INSTRUCTIONS TO FOLLOW: The material below has pictures in it. Set down only the lines from the line containing "Oman 2005 **" through the line containing "宝宝周岁儿童男女孩生日装饰成人派对场景布置墙", word for word, and leave the pictures behind.

*** Opening of RECORDS FOR THIS EXERCISE ***

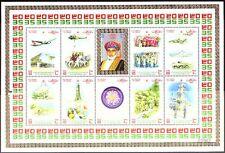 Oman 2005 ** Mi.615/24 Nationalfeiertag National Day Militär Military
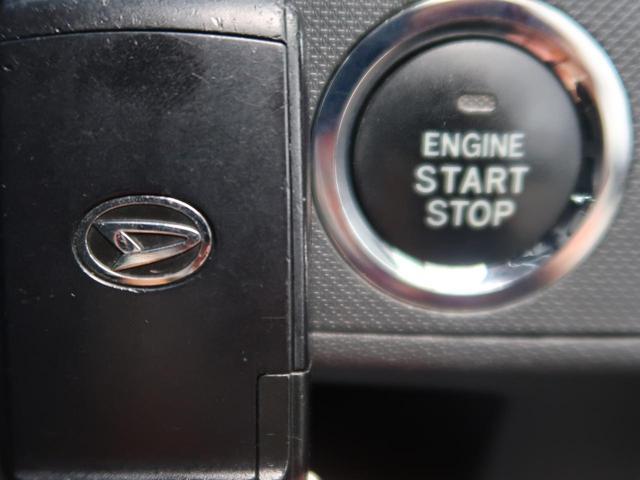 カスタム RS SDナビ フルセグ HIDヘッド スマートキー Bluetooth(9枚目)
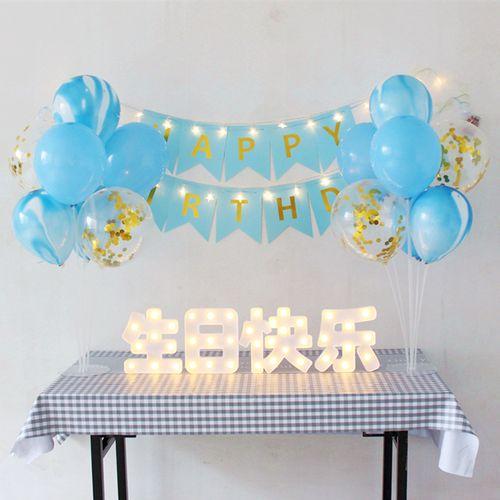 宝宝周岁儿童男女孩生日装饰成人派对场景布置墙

*** Close of RECORDS FOR THIS EXERCISE ***
*** Opening of RECORDS FOR THIS EXERCISE ***

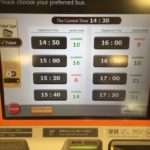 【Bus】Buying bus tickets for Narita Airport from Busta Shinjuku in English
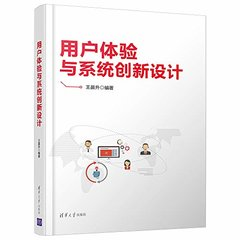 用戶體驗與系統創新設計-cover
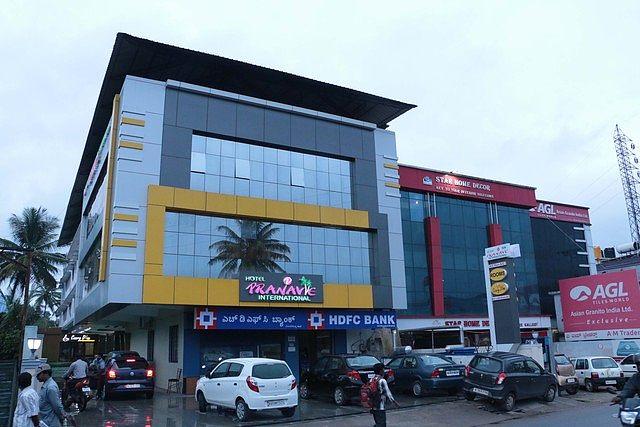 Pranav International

*** Close of RECORDS FOR THIS EXERCISE ***
*** Opening of RECORDS FOR THIS EXERCISE ***

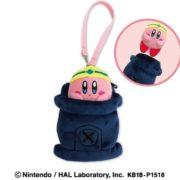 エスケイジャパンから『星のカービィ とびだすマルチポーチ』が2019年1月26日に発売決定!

*** Close of RECORDS FOR THIS EXERCISE ***

EXERCISE ANSWER:
 Oman 2005 ** Mi.615/24 Nationalfeiertag National Day Militär Military
 カスタム RS SDナビ フルセグ HIDヘッド スマートキー Bluetooth(9枚目)
 宝宝周岁儿童男女孩生日装饰成人派对场景布置墙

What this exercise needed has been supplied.